▶ **Exercise objective**
Answer these questions from the journal entry below.
(a) What time is it when the writer has coffee?
(b) Which charity helps people find donated furniture?
(c) About how much does The School Of Mentors cost each week?

▶ **Passage**
- Opening Delimiter -

Hey

It’s one thirty am, and I have my coffee

I feel my sanity returning, a little.  I w never able to hold boundaries w people, I feel, bc of the way I w manipulated on such a close leash.  It feels normal now, to tell people no, or get help.

There are times to be quiet tho.

I may have taken quite a large hit, by getting my washing machine fixed, Idk; my bed is also on its way out.

We have a charity called CareZone, w allows us to find donated furniture.  I w rly like a nice divan tho.  British Heart Foundation, have such nice stuff.  It’s way better than at a cheap furniture store.

I had to rest yesterday, bc it w the sabbath.  I am able to do stuff today tho.

I’m thinking about The School Of Mentors.  It’s like a club for like thirty bucks, each week, where Ima get help for my business.

On the one hand, I don’t rly have that to spare; tho, I feel that the prices w only go up and this w be a good chance to get that deal.

Authentically, I want to do it all myself.  It actually seems a much better way to do it; to not get my mind polluted w other peoples’ ways of doing things.

Also, I’m not stuck.  I am able to move along w things, and don’t rly have an issue that I need help w.

I had mentoring before, when I w forex trading, and it actually got me doing it right.  I still have to coaching sessions left, w Ima have any time, even tho it has been years.  That kinda promise means a lot.

I have been putting the business off, bc of being ill.  I may have a bash at it this morning, tho there are other things I want to get done.  I have to clean my home as well, w takes priority.

I thought, maybe I should potter around my place and look for things that need doing.  Should I be able to do that, then I don’t need the girl who helps, I don’t need her help anymore; tho I love her visits.

I’m thinking about J’s commandments.  C they rly reverse aging.  Ik that there are pills that do that.

I feel that it’s advanced brain mapping, that hasn’t been discovered yet, where the gene expression of the brain changes, as opposed to just allocating more Neural space to a task.

There are or is, one set of genes that trigger adulthood, where the brain loses half of it’s Neurones and the slack is taken up w strong boundaries.  There is youth genetic expression, where the boundaries are actually the reality that the kid is in.  If someone wants them to do something that is super f up, they say, no f way.

It’s a reality, where the kid never worries about situations where they c be taken advantage of, bc that never works.  Whereas adults w look at a situation, and imagine telling the person where to go, and get f up over it.

Adults always moaning that this or that wasn’t okay, w is their boundaries, whereas kids their strength is just in being so rooted in reality that they k what isn’t right, and don’t have to psych themselves up over things people have done.

- Closing Delimiter -

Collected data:

- Opening Delimiter -

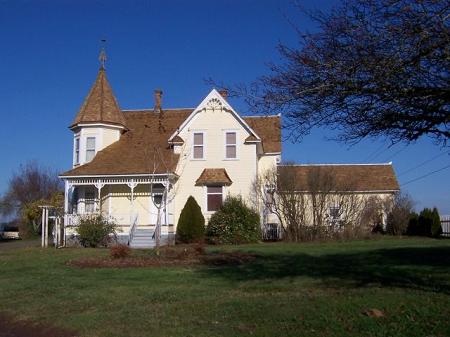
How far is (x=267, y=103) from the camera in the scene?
29.3ft

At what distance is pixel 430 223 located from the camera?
1400 inches

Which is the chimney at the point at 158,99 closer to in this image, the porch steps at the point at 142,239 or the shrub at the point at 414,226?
the porch steps at the point at 142,239

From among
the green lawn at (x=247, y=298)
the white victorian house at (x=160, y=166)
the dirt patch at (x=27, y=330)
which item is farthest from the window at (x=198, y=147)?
the dirt patch at (x=27, y=330)

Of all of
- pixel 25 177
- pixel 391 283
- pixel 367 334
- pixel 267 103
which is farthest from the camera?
pixel 25 177

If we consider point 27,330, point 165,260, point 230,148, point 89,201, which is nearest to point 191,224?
point 230,148

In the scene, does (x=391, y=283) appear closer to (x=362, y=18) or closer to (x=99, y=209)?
(x=362, y=18)

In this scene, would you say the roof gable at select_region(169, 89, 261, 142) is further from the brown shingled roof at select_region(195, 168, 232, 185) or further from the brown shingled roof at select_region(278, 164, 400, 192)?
the brown shingled roof at select_region(278, 164, 400, 192)

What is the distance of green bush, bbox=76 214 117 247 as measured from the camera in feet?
95.4

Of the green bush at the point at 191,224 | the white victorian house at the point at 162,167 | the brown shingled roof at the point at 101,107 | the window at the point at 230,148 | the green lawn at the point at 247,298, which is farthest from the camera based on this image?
the brown shingled roof at the point at 101,107

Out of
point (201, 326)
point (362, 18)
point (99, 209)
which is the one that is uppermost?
point (362, 18)

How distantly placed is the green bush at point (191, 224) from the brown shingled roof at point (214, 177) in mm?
1663

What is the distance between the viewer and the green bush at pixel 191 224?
30156 millimetres

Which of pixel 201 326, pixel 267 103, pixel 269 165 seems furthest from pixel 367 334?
pixel 269 165

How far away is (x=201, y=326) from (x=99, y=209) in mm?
24588
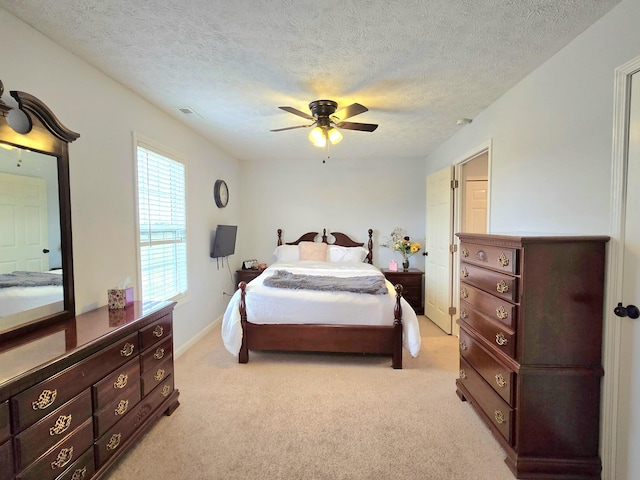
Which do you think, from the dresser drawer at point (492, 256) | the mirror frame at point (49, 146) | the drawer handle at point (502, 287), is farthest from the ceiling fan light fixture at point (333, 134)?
the mirror frame at point (49, 146)

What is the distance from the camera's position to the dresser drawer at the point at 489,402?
1732 millimetres

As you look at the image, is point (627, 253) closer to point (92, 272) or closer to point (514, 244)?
point (514, 244)

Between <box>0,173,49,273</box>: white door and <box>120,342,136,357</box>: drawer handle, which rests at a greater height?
<box>0,173,49,273</box>: white door

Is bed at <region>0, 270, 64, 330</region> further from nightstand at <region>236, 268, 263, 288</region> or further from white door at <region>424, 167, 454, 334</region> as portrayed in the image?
white door at <region>424, 167, 454, 334</region>

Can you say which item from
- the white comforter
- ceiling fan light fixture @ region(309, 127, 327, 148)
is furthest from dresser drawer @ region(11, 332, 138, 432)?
ceiling fan light fixture @ region(309, 127, 327, 148)

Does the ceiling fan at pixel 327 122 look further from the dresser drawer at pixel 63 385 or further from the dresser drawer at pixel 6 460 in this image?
the dresser drawer at pixel 6 460

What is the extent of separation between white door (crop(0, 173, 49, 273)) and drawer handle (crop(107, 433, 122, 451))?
102 cm

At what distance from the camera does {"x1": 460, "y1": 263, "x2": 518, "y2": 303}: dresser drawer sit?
1657mm

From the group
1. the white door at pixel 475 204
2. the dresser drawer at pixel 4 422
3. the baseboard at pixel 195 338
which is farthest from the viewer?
the white door at pixel 475 204

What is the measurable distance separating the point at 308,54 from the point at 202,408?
8.68ft

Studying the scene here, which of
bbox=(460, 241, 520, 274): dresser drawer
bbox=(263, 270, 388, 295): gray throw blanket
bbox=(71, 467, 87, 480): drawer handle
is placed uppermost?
bbox=(460, 241, 520, 274): dresser drawer

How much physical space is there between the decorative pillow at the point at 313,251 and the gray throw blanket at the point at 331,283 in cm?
132

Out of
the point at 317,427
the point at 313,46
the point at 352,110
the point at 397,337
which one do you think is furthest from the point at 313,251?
the point at 313,46

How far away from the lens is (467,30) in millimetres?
1688
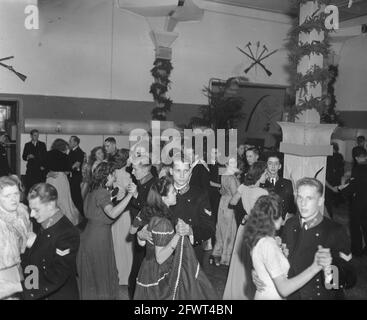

- Closing Delimiter -

▶ **Result of the task**
(a) One thirty am.
(b) CareZone.
(c) About thirty bucks.